What the exercise asks – Could you copy out the entries below with every "royal poinciana tree" changed to "flame tree" and nothing else altered?

Dataset records
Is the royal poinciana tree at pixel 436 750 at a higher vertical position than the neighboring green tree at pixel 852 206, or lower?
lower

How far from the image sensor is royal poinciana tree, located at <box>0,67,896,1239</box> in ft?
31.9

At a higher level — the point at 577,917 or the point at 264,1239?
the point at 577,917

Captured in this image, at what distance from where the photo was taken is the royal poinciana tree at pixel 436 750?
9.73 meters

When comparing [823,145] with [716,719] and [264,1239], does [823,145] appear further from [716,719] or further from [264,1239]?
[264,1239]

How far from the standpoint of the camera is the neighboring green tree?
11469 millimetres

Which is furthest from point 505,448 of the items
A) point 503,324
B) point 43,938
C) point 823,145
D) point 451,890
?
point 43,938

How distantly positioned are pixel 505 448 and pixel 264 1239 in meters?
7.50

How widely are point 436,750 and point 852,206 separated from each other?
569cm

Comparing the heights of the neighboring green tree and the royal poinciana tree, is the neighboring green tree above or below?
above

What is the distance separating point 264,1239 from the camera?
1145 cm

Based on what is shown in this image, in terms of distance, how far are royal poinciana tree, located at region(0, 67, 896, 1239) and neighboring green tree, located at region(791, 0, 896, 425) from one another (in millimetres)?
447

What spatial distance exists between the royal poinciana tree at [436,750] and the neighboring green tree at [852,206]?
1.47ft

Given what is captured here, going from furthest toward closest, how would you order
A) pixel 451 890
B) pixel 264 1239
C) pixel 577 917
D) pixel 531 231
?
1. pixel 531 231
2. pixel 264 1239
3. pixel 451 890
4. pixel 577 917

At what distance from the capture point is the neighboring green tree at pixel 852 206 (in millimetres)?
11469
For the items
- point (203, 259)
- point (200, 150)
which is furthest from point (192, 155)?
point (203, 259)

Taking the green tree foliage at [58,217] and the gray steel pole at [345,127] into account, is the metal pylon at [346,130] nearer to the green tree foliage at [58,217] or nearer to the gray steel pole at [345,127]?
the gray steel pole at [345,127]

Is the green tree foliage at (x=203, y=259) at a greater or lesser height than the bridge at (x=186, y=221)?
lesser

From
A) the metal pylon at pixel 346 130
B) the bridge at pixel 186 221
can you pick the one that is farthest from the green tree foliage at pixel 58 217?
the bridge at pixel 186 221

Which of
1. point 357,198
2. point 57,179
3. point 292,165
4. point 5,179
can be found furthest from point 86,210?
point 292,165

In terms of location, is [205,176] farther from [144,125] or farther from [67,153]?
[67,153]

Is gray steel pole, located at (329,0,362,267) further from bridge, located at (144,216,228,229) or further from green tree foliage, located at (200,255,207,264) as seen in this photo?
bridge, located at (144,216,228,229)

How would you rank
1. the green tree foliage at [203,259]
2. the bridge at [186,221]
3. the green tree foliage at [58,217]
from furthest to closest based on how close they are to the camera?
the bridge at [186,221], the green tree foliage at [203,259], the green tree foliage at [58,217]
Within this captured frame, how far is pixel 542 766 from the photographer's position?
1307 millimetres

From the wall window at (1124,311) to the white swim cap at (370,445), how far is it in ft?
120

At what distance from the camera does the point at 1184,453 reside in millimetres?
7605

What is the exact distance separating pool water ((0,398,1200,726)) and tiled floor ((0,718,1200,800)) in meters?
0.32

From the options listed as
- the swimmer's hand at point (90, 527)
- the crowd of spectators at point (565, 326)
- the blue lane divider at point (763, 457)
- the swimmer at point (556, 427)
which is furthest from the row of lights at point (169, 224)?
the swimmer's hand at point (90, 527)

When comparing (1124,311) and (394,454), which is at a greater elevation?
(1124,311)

The solution –
Is the flame tree at pixel 436 750 at a higher vertical position than the neighboring green tree at pixel 852 206, or lower?
lower

How far from the image sensor is flame tree, located at <box>0,67,896,1239</box> in ft?
31.9

At a higher level — the point at 577,917 or the point at 264,1239?
the point at 577,917

Captured in this image, at what distance from where the photo was taken is the flame tree at pixel 436 750?
9.73 meters

When comparing [823,145] with [716,719] and [264,1239], does [823,145] appear further from [716,719] or further from [264,1239]?
[264,1239]

How far from the standpoint of the camera is the neighboring green tree?
11469 millimetres

Which is furthest from point 505,448 of the items
A) point 503,324
B) point 43,938
C) point 823,145
D) point 451,890
?
point 43,938

How distantly positioned are pixel 505 448 and pixel 264 1239 in meters?
7.50

How widely are point 436,750 and point 852,206 separated from each other?
569cm

Comparing the heights of the neighboring green tree and the flame tree, is the neighboring green tree above or below?
above

What is the distance separating point 264,1239 from the camera?
1145 cm

Based on what is shown in this image, in terms of distance, how far are flame tree, located at region(0, 67, 896, 1239) and neighboring green tree, located at region(791, 0, 896, 425) from one another (in millimetres)?
447

What spatial distance exists between the flame tree at [436,750] and the neighboring green tree at [852,206]?
1.47ft

Given what is captured here, going from furthest toward closest, how would you order
A) pixel 451 890
B) pixel 264 1239
C) pixel 577 917
D) pixel 531 231
?
1. pixel 531 231
2. pixel 264 1239
3. pixel 451 890
4. pixel 577 917

At what distance from the capture point is the neighboring green tree at pixel 852 206 (in millimetres)?
11469
For the items
- point (203, 259)
- point (200, 150)
which is furthest from point (192, 155)?
point (203, 259)

Taking the green tree foliage at [58,217] and the gray steel pole at [345,127] into account, is the metal pylon at [346,130] nearer to the green tree foliage at [58,217] or nearer to the gray steel pole at [345,127]?
the gray steel pole at [345,127]

Is the green tree foliage at (x=203, y=259) at a greater or lesser height than the bridge at (x=186, y=221)?
lesser

From
A) the metal pylon at pixel 346 130
B) the bridge at pixel 186 221
can you pick the one that is farthest from the green tree foliage at pixel 58 217?
the bridge at pixel 186 221

Which of
1. point 357,198
2. point 57,179
3. point 292,165
4. point 5,179
can be found furthest from point 86,210?
point 292,165

In terms of location, is [205,176] farther from [144,125] or farther from [67,153]?
[67,153]

Is gray steel pole, located at (329,0,362,267) further from bridge, located at (144,216,228,229) or further from green tree foliage, located at (200,255,207,264) as seen in this photo?
bridge, located at (144,216,228,229)

How would you rank
1. the green tree foliage at [203,259]
2. the bridge at [186,221]
3. the green tree foliage at [58,217]
from furthest to closest based on how close they are to the camera?
the bridge at [186,221], the green tree foliage at [203,259], the green tree foliage at [58,217]
Within this captured frame, how far is pixel 542 766 from the photographer's position?
1307 millimetres

From the wall window at (1124,311) to the white swim cap at (370,445), how far is it in ft?
120

At what distance from the camera does the point at 1184,453 reside in millimetres?
7605

What is the exact distance separating pool water ((0,398,1200,726)) and tiled floor ((0,718,1200,800)) in meters?
0.32

From the options listed as
- the swimmer's hand at point (90, 527)
- the crowd of spectators at point (565, 326)
- the blue lane divider at point (763, 457)
- the swimmer at point (556, 427)
which is furthest from the row of lights at point (169, 224)?
the swimmer's hand at point (90, 527)

When comparing (1124,311) and (394,454), which is at a greater elevation?
(1124,311)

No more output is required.